- [Page]
The FBI Ten Most Wanted Fugitives is a most wanted list maintained by the United States's Federal Bureau of Investigation (FBI). The list arose from a conversation held in late 1949 between J. Edgar Hoover, Director of the FBI, and William Kinsey Hutchinson, International News Service (the predecessor of the United Press International) editor-in-chief, who were discussing ways to promote capture of the FBI's "toughest guys". This discussion turned into a published article, which received so much positive publicity that on March 14, 1950, the FBI officially announced the list to increase law enforcement's ability to capture dangerous fugitives. The first person added to the list was Thomas J. Holden, a robber and member of the Holden–Keating Gang on the day of the list's inception.

Individuals are generally only removed from the list if they are captured, die, or if the charges against them are dropped; they are then replaced by a new entry selected by the FBI. In eleven cases, the FBI removed individuals from the list after deciding that they were no longer a "particularly dangerous menace to society". Machetero member Víctor Manuel Gerena, added to the list in 1984, was on the list for 32 years, which was longer than anyone else. Billie Austin Bryant spent the shortest amount of time on the list, being listed for two hours in 1969. The oldest person to be added to the list was Eugene Palmer on May 29, 2019, at 80 years old. On rare occasions, the FBI will add a "Number Eleven" if that individual is extremely dangerous but the Bureau does not feel any of the current ten should be removed. Despite occasional references in the media, the FBI does not rank their list; no suspect is considered "#1 on the FBI's Most Wanted List" or "The Most Wanted".

The list is commonly posted in public places such as post offices. Some people on the list have turned themselves in. On May 18, 1996, after surrendering at the U.S. embassy in Guatemala City, Leslie Isben Rogge became the first person on the FBI Ten Most Wanted Fugitives list to be apprehended due to the FBI's then-new home page on the Internet. The FBI maintains other lists of individuals, including the FBI Most Wanted Terrorists, along with crime alerts, missing persons, and other fugitive lists.

- [Your objective]
Answer these questions from the FBI Ten Most Wanted Fugitives text:
(a) On what date did the FBI officially announce the list?
(b) Who spent the shortest time on the list, and for how long?
(c) Where did Leslie Isben Rogge surrender?

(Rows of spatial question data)
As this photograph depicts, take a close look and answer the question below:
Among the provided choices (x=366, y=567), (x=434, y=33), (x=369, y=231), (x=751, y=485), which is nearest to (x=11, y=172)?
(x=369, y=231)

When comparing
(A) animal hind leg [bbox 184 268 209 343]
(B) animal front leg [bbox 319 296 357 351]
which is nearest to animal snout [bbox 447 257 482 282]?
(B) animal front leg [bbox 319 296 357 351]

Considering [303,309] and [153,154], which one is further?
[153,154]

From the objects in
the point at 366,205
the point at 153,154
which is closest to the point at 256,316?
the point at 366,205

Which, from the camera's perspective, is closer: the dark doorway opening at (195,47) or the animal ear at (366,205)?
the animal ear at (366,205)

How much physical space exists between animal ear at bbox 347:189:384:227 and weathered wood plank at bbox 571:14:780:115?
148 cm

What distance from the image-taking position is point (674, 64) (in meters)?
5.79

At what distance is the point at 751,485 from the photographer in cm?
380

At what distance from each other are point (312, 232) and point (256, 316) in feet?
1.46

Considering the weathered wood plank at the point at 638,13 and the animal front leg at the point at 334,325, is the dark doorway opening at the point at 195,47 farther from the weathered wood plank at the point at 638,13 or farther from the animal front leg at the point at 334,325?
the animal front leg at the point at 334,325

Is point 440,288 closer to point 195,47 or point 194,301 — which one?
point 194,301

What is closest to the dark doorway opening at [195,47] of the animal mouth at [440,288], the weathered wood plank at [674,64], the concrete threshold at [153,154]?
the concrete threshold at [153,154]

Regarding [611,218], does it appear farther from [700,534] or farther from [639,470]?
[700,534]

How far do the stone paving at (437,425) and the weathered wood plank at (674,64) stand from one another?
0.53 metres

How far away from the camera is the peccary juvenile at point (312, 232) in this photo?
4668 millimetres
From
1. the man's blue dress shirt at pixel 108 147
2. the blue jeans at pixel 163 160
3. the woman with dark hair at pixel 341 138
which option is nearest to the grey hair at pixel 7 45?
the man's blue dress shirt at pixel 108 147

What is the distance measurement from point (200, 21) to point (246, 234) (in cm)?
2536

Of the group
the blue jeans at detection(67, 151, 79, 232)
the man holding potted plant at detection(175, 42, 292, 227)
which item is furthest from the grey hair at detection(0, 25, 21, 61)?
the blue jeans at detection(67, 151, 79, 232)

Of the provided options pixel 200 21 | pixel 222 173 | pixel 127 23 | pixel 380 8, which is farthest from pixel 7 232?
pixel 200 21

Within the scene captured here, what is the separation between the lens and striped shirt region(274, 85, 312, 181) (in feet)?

- [The response]
(a) March 14, 1950
(b) Billie Austin Bryant, for two hours in 1969
(c) At the U.S. embassy in Guatemala City